Dataset excerpt:
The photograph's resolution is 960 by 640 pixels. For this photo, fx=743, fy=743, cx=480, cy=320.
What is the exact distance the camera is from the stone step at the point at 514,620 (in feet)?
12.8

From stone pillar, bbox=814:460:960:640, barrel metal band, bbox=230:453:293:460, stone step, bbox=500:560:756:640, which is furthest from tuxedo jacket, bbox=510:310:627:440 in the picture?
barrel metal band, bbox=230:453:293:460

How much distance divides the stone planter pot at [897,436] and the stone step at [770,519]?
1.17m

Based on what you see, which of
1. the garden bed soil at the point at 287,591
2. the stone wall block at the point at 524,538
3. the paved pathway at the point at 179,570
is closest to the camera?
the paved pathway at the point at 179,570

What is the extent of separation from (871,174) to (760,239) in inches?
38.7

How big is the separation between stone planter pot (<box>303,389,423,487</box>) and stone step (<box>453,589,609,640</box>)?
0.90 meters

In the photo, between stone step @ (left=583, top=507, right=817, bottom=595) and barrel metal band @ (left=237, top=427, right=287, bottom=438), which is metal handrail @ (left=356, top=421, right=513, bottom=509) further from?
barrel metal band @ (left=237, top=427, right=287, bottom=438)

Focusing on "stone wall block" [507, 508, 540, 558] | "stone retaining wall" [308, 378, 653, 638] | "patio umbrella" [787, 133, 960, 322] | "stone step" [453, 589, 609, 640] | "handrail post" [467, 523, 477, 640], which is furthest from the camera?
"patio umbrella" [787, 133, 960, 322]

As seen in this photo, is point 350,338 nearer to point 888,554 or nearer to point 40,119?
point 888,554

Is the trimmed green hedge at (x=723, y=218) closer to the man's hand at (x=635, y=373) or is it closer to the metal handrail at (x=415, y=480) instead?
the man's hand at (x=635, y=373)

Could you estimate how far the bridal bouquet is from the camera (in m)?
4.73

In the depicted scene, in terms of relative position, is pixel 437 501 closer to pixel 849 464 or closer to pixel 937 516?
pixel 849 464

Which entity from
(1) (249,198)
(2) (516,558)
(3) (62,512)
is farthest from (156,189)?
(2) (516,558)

**Written task**.
Take the entries above and transcribe them in full.

**Exercise result**.
The photograph's resolution is 960 by 640 pixels. For this photo, fx=743, fy=743, cx=480, cy=320.
What is the exact distance the camera is from the stone step at the point at 514,620 (in feet)?
12.8

From stone pillar, bbox=814:460:960:640, barrel metal band, bbox=230:453:293:460, stone step, bbox=500:560:756:640, which is furthest from tuxedo jacket, bbox=510:310:627:440 in the picture?
barrel metal band, bbox=230:453:293:460

How much distance divides the stone planter pot at [897,436] and the stone step at [770,519]?
1.17m

Based on what you see, which of
1. the garden bed soil at the point at 287,591
2. the stone wall block at the point at 524,538
3. the paved pathway at the point at 179,570
is closest to the camera?
the paved pathway at the point at 179,570

What is the extent of separation from (871,174) to (760,239) in inches?
38.7

How big is the separation between stone planter pot (<box>303,389,423,487</box>) and stone step (<box>453,589,609,640</box>)?
0.90 meters

In the photo, between stone step @ (left=583, top=507, right=817, bottom=595) and barrel metal band @ (left=237, top=427, right=287, bottom=438), which is metal handrail @ (left=356, top=421, right=513, bottom=509) further from?
barrel metal band @ (left=237, top=427, right=287, bottom=438)

Focusing on "stone wall block" [507, 508, 540, 558] | "stone retaining wall" [308, 378, 653, 638] | "patio umbrella" [787, 133, 960, 322] | "stone step" [453, 589, 609, 640] | "handrail post" [467, 523, 477, 640], which is furthest from the camera?
"patio umbrella" [787, 133, 960, 322]

As seen in this photo, is point 350,338 nearer to point 888,554 or nearer to point 40,119?
point 888,554

Is the trimmed green hedge at (x=723, y=218) closer to the man's hand at (x=635, y=373) or is it closer to the metal handrail at (x=415, y=480) instead?
the man's hand at (x=635, y=373)

Could you estimate how far the bridal bouquet is from the camera (in m)?
4.73

In the depicted scene, in terms of relative position, is pixel 437 501 closer to pixel 849 464 or closer to pixel 937 516?
pixel 849 464

Which entity from
(1) (249,198)
(2) (516,558)
(3) (62,512)
is farthest from (156,189)?
(2) (516,558)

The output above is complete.